### Data in this exercise
========
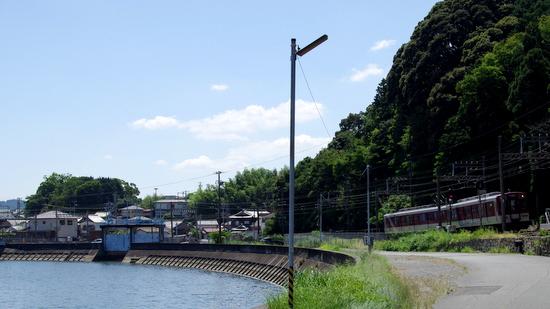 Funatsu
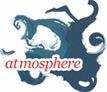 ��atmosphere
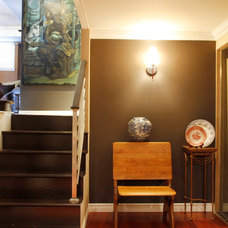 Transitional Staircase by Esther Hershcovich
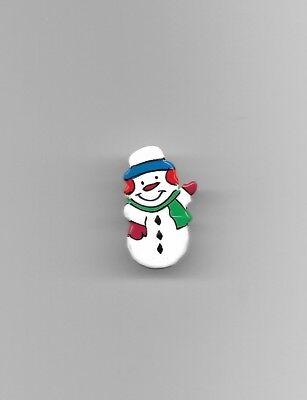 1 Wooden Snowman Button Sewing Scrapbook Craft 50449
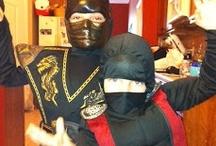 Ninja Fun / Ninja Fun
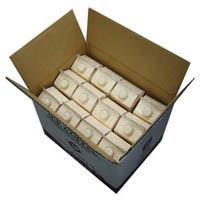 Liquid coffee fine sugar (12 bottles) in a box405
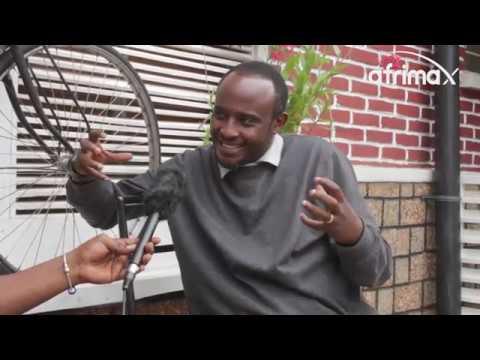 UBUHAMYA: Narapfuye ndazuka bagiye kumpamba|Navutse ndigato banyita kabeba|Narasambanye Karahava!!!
========
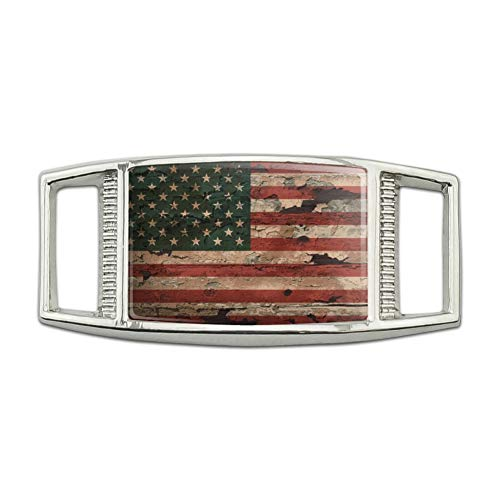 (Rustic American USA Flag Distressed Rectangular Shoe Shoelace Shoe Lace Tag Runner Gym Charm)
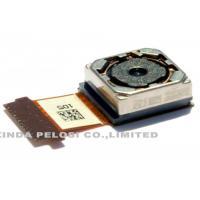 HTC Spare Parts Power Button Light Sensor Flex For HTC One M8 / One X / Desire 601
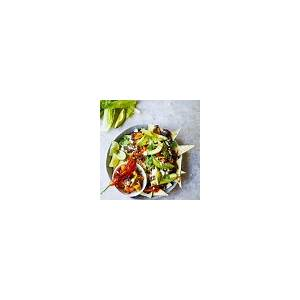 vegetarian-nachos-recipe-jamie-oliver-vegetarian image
========
### Action item
Copy the entries above exactly, but only the stretch from the line containing "Ninja Fun / Ninja Fun" through the line containing "UBUHAMYA: Narapfuye ndazuka". Keep both end lines; drop the pictures.

### Result of this task
 Ninja Fun / Ninja Fun
 Liquid coffee fine sugar (12 bottles) in a box405
 UBUHAMYA: Narapfuye ndazuka bagiye kumpamba|Navutse ndigato banyita kabeba|Narasambanye Karahava!!!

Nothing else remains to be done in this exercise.